◆ **Task**: Go through the entries below from the first line and output each one exactly, up to and including the line with "scientific name: Eudorcas thomsonii".

[Stored items]

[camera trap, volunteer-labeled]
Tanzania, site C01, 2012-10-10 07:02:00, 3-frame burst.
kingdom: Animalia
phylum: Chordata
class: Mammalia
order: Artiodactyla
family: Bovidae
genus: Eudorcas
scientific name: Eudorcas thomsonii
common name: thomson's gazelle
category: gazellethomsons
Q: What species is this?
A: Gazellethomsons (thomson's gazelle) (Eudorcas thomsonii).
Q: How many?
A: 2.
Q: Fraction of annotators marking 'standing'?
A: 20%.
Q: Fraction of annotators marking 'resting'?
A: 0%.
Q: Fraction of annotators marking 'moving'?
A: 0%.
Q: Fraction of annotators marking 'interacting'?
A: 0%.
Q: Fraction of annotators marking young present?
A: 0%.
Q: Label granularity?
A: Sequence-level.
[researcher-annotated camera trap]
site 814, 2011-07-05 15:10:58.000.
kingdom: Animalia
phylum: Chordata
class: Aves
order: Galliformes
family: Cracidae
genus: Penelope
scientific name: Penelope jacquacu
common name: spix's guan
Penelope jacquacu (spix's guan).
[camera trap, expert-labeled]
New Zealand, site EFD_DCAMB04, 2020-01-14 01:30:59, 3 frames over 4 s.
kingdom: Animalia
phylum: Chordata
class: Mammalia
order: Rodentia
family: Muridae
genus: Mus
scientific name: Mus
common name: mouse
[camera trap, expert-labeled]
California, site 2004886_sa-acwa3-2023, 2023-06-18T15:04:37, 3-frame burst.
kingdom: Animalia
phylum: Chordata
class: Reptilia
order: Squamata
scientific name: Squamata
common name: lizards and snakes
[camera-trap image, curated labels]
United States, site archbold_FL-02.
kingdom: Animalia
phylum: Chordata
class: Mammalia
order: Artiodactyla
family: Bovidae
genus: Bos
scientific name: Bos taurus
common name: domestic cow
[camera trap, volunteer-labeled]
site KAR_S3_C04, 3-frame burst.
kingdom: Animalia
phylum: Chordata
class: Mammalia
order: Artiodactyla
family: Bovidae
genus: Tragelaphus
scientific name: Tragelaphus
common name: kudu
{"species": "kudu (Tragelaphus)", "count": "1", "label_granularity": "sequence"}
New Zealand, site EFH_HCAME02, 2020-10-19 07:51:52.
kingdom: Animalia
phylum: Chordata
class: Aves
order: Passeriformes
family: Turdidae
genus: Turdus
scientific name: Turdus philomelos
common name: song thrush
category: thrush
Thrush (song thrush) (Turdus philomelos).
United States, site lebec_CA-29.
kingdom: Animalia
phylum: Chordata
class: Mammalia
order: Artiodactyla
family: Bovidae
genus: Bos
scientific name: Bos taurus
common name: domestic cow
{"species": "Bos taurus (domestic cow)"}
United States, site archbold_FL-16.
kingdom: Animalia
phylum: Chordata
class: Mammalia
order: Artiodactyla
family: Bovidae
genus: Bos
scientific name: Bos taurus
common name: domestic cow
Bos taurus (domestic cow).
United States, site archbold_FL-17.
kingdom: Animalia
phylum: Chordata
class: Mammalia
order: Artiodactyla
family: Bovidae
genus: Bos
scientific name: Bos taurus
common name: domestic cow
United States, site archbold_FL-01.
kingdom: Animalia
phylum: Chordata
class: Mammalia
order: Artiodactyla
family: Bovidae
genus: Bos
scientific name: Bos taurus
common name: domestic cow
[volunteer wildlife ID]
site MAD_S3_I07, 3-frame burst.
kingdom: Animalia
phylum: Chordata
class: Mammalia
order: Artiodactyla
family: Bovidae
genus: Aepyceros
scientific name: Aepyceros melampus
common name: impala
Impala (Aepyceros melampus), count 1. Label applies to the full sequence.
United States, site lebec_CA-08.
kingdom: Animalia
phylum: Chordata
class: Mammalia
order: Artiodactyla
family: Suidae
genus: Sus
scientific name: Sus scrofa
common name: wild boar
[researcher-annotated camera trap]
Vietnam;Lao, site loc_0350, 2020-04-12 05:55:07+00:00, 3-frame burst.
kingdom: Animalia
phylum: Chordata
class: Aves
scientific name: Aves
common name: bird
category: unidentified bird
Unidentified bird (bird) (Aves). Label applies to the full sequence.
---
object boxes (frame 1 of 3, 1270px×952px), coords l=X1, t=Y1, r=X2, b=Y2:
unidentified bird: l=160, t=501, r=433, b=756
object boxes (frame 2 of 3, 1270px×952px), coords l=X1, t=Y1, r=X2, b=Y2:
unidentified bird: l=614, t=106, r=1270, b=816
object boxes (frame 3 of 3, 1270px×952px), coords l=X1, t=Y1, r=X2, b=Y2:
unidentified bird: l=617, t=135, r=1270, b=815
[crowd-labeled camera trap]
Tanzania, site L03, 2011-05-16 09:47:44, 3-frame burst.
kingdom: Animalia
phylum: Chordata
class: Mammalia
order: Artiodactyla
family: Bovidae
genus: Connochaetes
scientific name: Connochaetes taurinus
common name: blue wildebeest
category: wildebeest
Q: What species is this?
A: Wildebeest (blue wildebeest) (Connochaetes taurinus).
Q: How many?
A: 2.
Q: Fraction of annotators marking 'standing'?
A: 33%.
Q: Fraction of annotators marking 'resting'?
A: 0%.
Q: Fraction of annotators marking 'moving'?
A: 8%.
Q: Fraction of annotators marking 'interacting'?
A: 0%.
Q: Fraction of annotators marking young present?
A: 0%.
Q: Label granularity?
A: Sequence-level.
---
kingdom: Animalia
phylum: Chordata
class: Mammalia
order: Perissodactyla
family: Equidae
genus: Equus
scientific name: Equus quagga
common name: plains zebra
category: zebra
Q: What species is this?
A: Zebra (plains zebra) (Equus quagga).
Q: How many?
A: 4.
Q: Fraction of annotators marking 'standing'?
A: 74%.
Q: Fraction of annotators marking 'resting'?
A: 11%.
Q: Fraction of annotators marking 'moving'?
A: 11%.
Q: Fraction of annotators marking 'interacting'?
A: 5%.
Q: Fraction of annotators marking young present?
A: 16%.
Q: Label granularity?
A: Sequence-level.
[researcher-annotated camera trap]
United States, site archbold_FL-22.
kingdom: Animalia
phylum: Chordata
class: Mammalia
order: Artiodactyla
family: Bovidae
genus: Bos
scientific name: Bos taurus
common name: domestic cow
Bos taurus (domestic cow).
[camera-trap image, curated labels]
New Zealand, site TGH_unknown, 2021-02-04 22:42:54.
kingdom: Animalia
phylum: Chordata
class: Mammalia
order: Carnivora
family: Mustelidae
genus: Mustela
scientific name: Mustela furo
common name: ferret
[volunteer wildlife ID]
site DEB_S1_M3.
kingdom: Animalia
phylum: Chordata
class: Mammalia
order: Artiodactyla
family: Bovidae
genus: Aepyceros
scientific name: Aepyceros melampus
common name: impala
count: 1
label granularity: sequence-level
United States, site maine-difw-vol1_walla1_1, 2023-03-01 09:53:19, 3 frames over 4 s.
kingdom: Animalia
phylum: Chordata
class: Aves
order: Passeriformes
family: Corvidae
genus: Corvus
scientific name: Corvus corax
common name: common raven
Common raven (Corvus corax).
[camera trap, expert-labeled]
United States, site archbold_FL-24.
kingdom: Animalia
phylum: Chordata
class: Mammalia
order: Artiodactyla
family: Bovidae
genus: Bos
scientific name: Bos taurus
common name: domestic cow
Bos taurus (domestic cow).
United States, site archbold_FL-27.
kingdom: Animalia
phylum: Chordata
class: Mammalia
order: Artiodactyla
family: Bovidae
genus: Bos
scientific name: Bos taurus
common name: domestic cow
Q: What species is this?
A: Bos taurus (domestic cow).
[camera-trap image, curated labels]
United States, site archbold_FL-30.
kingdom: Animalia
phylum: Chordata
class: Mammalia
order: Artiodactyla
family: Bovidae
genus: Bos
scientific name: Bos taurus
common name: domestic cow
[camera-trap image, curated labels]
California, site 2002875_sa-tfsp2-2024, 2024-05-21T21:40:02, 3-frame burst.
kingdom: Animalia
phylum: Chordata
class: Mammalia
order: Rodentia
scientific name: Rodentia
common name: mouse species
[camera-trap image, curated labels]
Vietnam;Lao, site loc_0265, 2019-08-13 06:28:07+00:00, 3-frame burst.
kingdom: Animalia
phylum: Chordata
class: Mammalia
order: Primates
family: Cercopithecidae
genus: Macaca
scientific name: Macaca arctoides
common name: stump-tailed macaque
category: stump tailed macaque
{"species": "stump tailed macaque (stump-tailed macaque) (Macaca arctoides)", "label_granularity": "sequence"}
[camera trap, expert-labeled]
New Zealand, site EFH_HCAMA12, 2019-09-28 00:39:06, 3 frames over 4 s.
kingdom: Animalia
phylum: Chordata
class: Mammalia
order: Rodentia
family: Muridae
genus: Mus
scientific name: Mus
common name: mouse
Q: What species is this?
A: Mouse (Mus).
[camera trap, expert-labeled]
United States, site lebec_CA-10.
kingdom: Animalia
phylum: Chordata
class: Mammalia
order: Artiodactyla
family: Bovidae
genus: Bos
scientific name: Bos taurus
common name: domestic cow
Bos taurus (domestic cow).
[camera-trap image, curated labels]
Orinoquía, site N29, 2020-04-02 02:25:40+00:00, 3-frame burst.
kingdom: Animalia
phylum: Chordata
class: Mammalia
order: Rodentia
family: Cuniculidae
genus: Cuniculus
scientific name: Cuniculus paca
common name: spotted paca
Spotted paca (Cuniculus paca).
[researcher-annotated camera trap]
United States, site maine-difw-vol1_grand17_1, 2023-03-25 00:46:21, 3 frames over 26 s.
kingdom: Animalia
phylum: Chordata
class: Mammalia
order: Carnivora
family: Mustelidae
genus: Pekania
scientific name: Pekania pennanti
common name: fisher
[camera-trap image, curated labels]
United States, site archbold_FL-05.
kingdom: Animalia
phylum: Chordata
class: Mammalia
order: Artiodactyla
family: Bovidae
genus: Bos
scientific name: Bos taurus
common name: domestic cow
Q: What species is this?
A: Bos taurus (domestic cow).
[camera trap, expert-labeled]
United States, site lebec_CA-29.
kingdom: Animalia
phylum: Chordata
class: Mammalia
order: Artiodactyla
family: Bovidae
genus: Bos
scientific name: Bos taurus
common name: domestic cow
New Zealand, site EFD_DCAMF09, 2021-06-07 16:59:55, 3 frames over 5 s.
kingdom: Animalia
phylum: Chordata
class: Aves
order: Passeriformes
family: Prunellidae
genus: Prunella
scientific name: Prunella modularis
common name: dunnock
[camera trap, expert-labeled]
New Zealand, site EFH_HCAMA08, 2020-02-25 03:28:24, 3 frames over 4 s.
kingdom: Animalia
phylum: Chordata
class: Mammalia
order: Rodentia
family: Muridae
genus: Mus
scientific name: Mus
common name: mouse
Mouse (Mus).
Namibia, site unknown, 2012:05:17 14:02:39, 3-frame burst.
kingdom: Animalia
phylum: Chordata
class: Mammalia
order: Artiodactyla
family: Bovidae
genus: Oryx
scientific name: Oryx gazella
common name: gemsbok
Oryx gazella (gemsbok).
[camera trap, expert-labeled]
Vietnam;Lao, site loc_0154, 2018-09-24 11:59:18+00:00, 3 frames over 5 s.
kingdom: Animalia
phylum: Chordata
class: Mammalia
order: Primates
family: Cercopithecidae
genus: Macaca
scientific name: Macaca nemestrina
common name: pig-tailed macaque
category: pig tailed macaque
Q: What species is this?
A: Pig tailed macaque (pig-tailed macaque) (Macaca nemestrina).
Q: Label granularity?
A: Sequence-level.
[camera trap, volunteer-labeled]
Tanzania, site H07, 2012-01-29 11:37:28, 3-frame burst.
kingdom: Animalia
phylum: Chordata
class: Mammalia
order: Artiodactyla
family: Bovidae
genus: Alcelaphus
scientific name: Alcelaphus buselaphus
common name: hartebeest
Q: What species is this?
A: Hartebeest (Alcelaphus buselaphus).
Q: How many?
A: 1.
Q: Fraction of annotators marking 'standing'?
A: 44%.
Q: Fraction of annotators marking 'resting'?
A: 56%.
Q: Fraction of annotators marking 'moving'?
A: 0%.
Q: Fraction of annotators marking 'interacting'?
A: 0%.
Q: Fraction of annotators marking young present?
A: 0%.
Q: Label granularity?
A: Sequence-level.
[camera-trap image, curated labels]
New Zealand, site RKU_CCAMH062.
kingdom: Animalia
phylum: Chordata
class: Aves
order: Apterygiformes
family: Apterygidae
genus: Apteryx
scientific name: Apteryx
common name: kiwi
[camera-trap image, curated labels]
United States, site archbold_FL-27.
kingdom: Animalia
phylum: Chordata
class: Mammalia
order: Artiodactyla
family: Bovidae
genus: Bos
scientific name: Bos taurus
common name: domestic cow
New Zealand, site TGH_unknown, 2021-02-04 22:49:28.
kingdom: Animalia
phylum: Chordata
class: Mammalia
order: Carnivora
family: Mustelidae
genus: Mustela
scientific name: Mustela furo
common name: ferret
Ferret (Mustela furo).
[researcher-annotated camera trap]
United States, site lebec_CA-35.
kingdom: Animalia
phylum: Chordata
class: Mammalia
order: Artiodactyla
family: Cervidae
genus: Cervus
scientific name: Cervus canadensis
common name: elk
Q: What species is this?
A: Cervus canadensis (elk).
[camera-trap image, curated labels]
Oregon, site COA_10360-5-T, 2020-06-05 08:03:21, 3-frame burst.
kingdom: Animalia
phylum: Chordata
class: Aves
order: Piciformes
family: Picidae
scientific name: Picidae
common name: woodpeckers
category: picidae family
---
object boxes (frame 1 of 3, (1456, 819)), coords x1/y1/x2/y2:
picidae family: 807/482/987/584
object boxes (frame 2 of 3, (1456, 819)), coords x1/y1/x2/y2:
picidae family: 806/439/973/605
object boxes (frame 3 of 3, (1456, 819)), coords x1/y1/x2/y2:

◆ **Answer**:
[camera trap, volunteer-labeled]
Tanzania, site C01, 2012-10-10 07:02:00, 3-frame burst.
kingdom: Animalia
phylum: Chordata
class: Mammalia
order: Artiodactyla
family: Bovidae
genus: Eudorcas
scientific name: Eudorcas thomsonii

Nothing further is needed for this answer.